Zeng Yuqun (Robin Zeng) on Why Europeans Can’t Make Good Batteries

Who Is He?

Robin Zeng Yuqun (born 1968) is a Chinese billionaire businessman and the founder and chairman of CATL (Contemporary Amperex Technology Co., Limited — 宁德时代新能源科技股份有限公司), the world’s largest battery manufacturer.


The Core Criticism — “Wrong Design, Wrong Process, Wrong Equipment”

In a concise, ten-minute interview with Nicolai Tangen, CEO of the Norwegian pension fund Norges Bank Investment Management (NBIM), Robin Zeng directly answered the provocative question: “Why can’t Europeans build good car batteries?” His answer was blunt — Europeans have “first, the wrong design, second, wrong processes, and third, wrong equipment.”


Breaking Down Each Point

1. Wrong Design

Zeng pointed out that a fundamental problem lies in the design of batteries produced by European companies. He emphasized that the wrong design is the initial pitfall, affecting everything from efficiency to effectiveness.

• **GIVEN INFORMATION**:
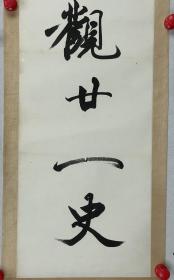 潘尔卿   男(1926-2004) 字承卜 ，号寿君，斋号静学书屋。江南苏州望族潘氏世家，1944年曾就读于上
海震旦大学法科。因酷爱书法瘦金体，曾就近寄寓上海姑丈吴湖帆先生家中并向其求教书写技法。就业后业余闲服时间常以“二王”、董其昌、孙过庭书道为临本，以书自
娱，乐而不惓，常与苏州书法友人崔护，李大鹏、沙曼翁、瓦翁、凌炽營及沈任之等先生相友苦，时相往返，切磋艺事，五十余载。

• **TASK REQUIREMENTS**:
1. Using the Robin Zeng text, answer these:
(a) In what year was Robin Zeng born?
(b) Who interviewed Zeng, and what position does that person hold?
(c) In the section on wrong design, what does Zeng call the wrong design?
2. Can you write out the passage of the Robin Zeng text that opens with the words containing "Zeng Yuqun (Robin" and closes with "largest battery manufacturer.", copied precisely?

• **EXPECTED RESULTS**:
1.
(a) 1968.
(b) Nicolai Tangen, CEO of the Norwegian pension fund Norges Bank Investment Management (NBIM).
(c) The initial pitfall.

2.
Zeng Yuqun (Robin Zeng) on Why Europeans Can’t Make Good Batteries

Who Is He?

Robin Zeng Yuqun (born 1968) is a Chinese billionaire businessman and the founder and chairman of CATL (Contemporary Amperex Technology Co., Limited — 宁德时代新能源科技股份有限公司), the world’s largest battery manufacturer.